[Text excerpt]

On Tuesday, 19 July 2016 at 16:50:56 UTC, Rufus Smith wrote:
On Tuesday, 19 July 2016 at 16:09:38 UTC, Lodovico Giaretta
wrote:
On Tuesday, 19 July 2016 at 15:55:02 UTC, Rufus Smith wrote:
I have some functions that take other functions. I would like
the attributes to be able to "fall" through so I get overload
like behavior. I only care that I am passing a function, not
if it is shared, extern(C), pure, @nogc, etc.
void foo(R, A...)(R function(A) bar)
{
alias type = typeof(bar);
pragma(msg, type);
// does magic with bar
}
foo never uses the attributes of bar explicitly. It uses type
to instantiate other functions like bar. I have to create a
foo for each attribute combination, which is not worth while.
The code seems to break only for extern, the best I can tell,
most attributes do pass through. But type does not contain
these attributes.

[/Text excerpt]

Tasks for this exercise »
1. Answer these questions about the forum thread on passing functions with attributes, one answer per line, marked to match.
(a) At what time on 19 July 2016 did Lodovico Giaretta's quoted post appear?
(b) For which attribute does the poster say the code seems to break?
(c) What does foo use type for?
2. Carry on the forum thread about passing functions with attributes, beginning right after its last sentence.

[Data to examine]

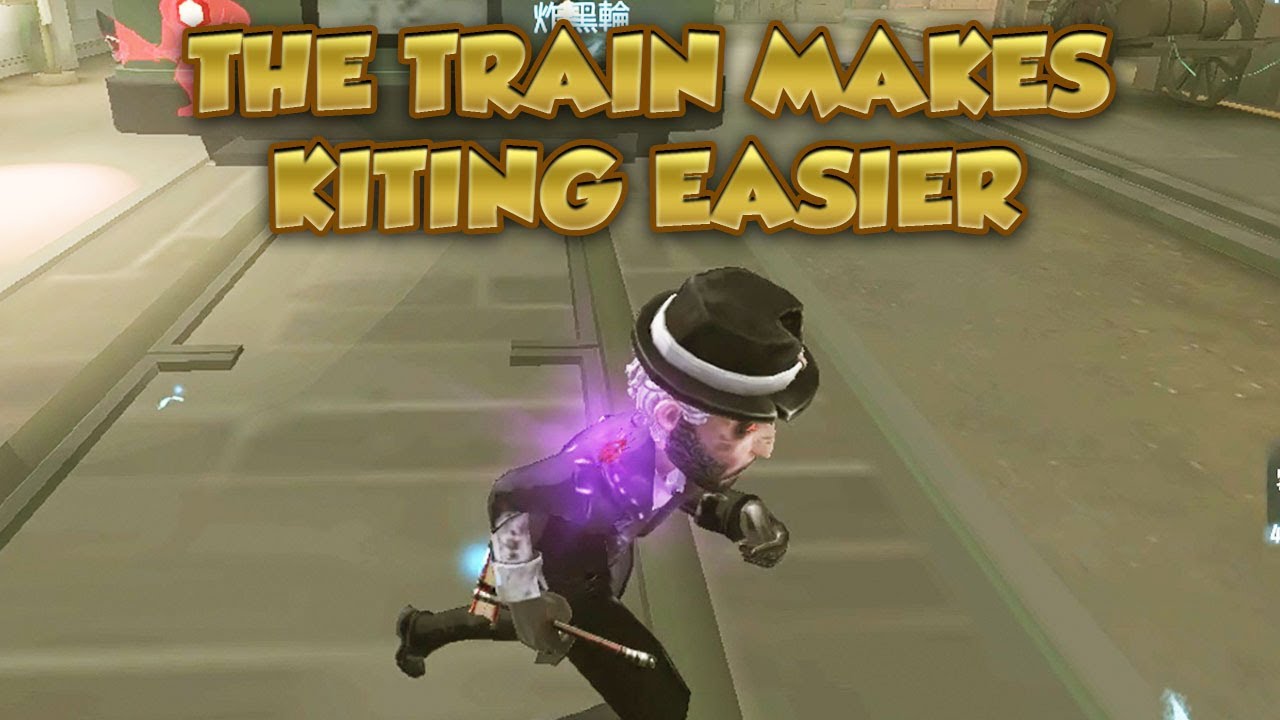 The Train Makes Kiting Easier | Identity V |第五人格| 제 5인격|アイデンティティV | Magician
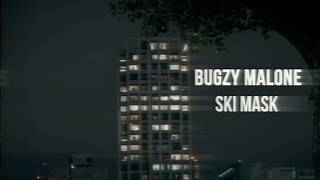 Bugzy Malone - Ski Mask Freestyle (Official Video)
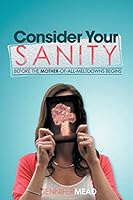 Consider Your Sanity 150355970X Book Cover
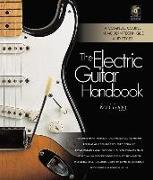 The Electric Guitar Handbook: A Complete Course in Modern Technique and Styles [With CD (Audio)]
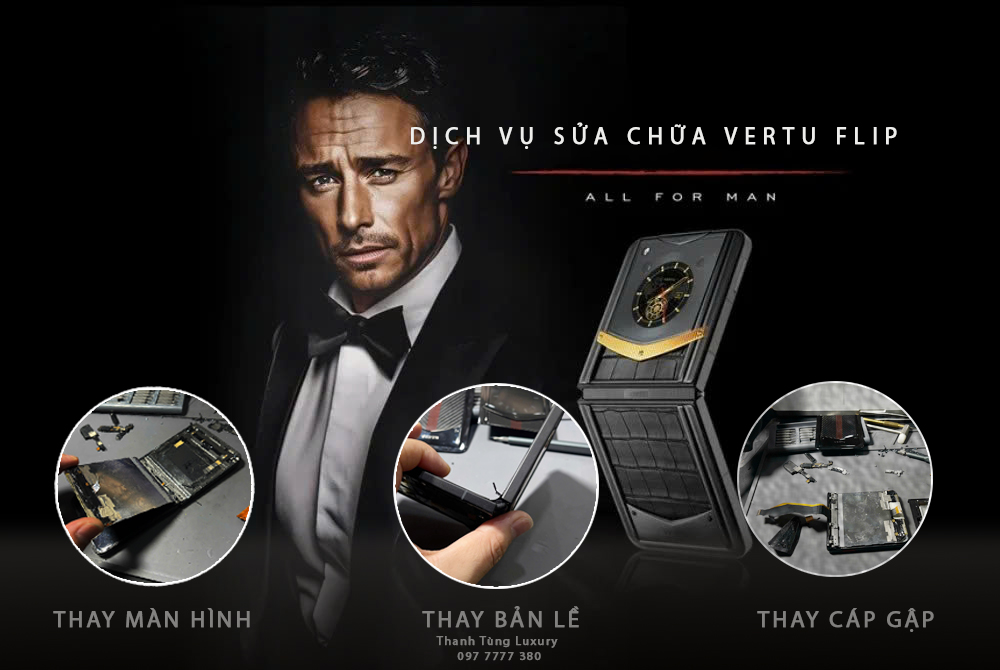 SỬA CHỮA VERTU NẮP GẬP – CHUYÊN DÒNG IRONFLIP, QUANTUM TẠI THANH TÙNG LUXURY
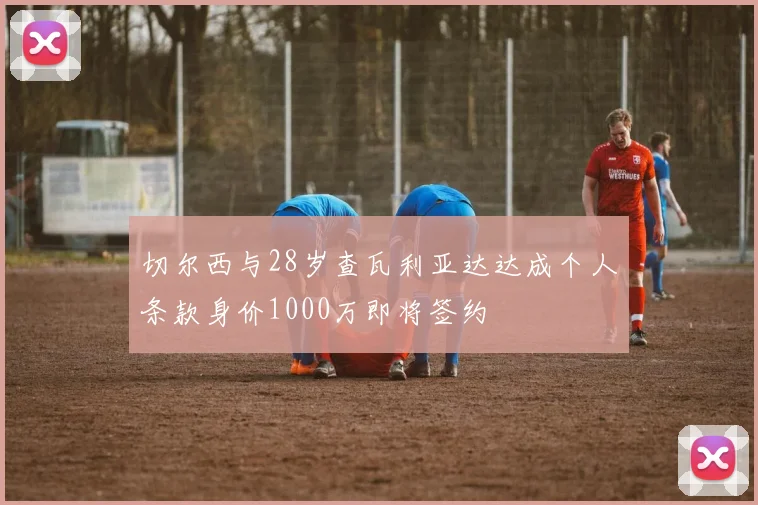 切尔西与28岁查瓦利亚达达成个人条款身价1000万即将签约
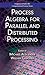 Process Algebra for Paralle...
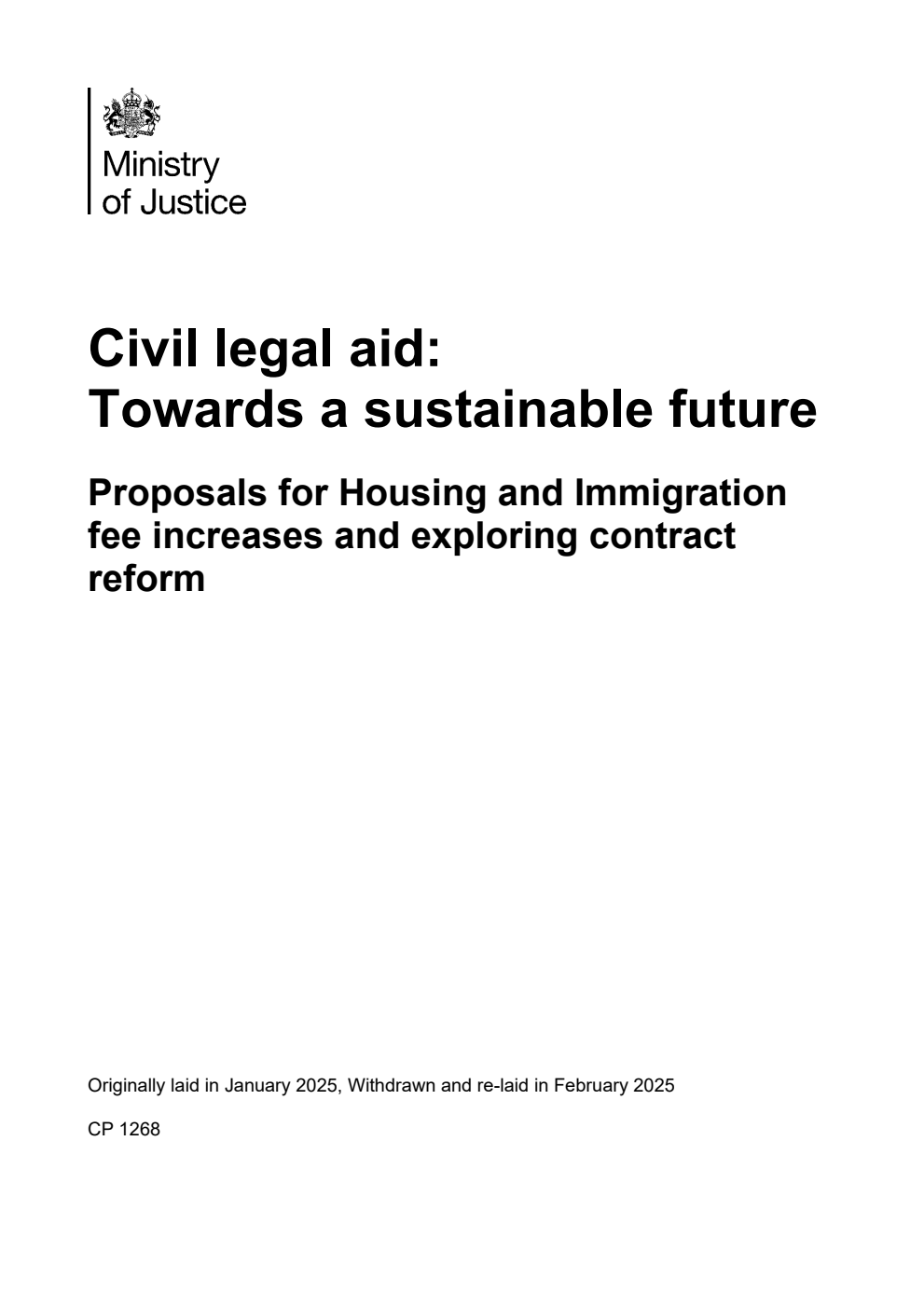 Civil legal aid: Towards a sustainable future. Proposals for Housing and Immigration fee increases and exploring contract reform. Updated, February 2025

[/Data to examine]

Activity answers »
1.
(a) 16:09:38 UTC
(b) extern
(c) To instantiate other functions like bar

2.
You shall do something like this (please note that I didn't
check the docs while writing this; you shall definitely have a
look at std.traits and consider the following as pseudo-code
and not actual D):
void foo(Fun)(Fun bar)
if (isSomeFunction!Fun) // your constraint that bar is a
function
{
// how to get your R and A types, if you need them:
alias R = ReturnType!bar;
alias A = Parameters!bar;
alias type = Fun;
pragma(msg, type);
// do some magic
}
But this doesn't create a function with all the attributes of
the original? Just one that has the same return type and
parameters. What if Fun is pure or extern(C) or some other
attributes? I'd like to create a function that is exactly the
same in all regards as the original.
Sorry, I misunderstood your question.
With the method I showed you, if the function is @safe, pure,
@nogc or nothrow, foo will infer those attributes. But only if
the operations you do in foo (apart from calling bar) are
themselves @safe, pure, @nogc or nothrow.
For other things, like extern(C), I don't think there's a simple
solution; but I'm not an expert, so I hope someone else will give
you a better answer.